Promise Keepers (an update) – Part 2

(January 1995 – Volume 1, Issue 3) 

Within our last paper we pinpointed several areas in which we find agreement with the Promise Keepers’ movement. In our remaining studies on Promise Keepers we will examine our areas of concern.

Author Thomas Hardy said that he had a friend who could go into any beautiful meadow and immediately find a manure pile (The Master’s Plan for the Church, p22). We do not want to be like Hardy’s friend. It is not our desire to nit pick, nor do we want to ignore something of great value while concentrating on the few problem areas. We want others to be fair and gracious with us, so we, in turn, strive to do the same — understanding full well that even the best of ministries are imperfect.

Having said all of this, we nevertheless, have deep concerns about Promise Keepers. We are not searching for small piles of manure in an otherwise beautiful meadow. Rather, there is a strong stench emanating from the Promise Keepers’ meadow, and it is time to find out from where the smell is coming.


Let us begin with an issue that is very dear to the Promise Keepers’ movement. In fact, it could be argued that ecumenicalism is central to, possibly even the very heart of, Promise Keepers. However, before we detail Promise Keepers’ ecumenical agenda, we should first define ecumenicalism and place it under the light of Scripture.

Ecumenicalism means different things to different people. The broad definition includes the attempt to unite all religions under the same banner. The Parliament on World Religions, held in Chicago in 1994, is a good example. Broad ecumenicalism then is the attempt to break down the barriers that separate world religions so that cooperative efforts can be undertaken.

-- Collected data --
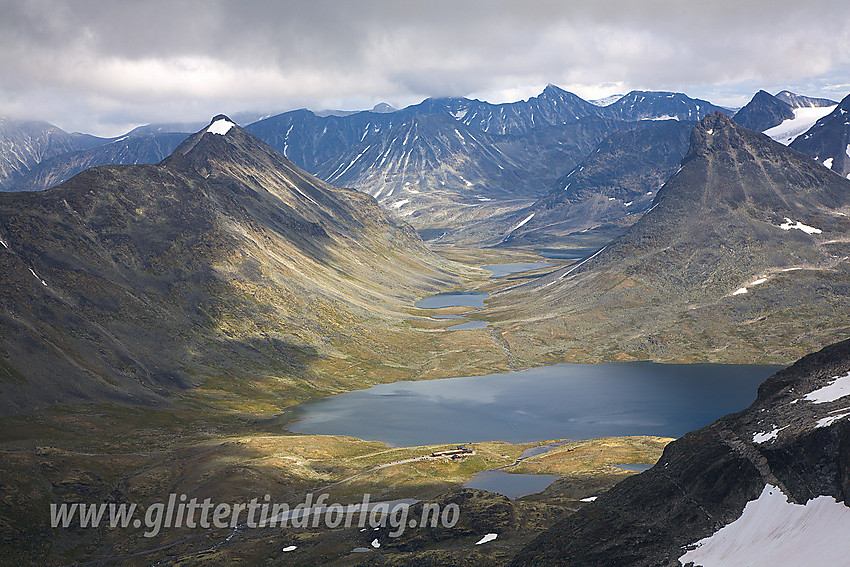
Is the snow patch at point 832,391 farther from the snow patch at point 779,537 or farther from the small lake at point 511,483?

-- Required task 1 --
Reproduce the Promise Keepers update word for word, from "Let us begin" to "light of Scripture.".
-- Required task 2 --
In the Promise Keepers update, where and in what year was the Parliament on World Religions held?

-- Task response 1 --
Let us begin with an issue that is very dear to the Promise Keepers’ movement. In fact, it could be argued that ecumenicalism is central to, possibly even the very heart of, Promise Keepers. However, before we detail Promise Keepers’ ecumenical agenda, we should first define ecumenicalism and place it under the light of Scripture.

-- Task response 2 --
In Chicago, in 1994.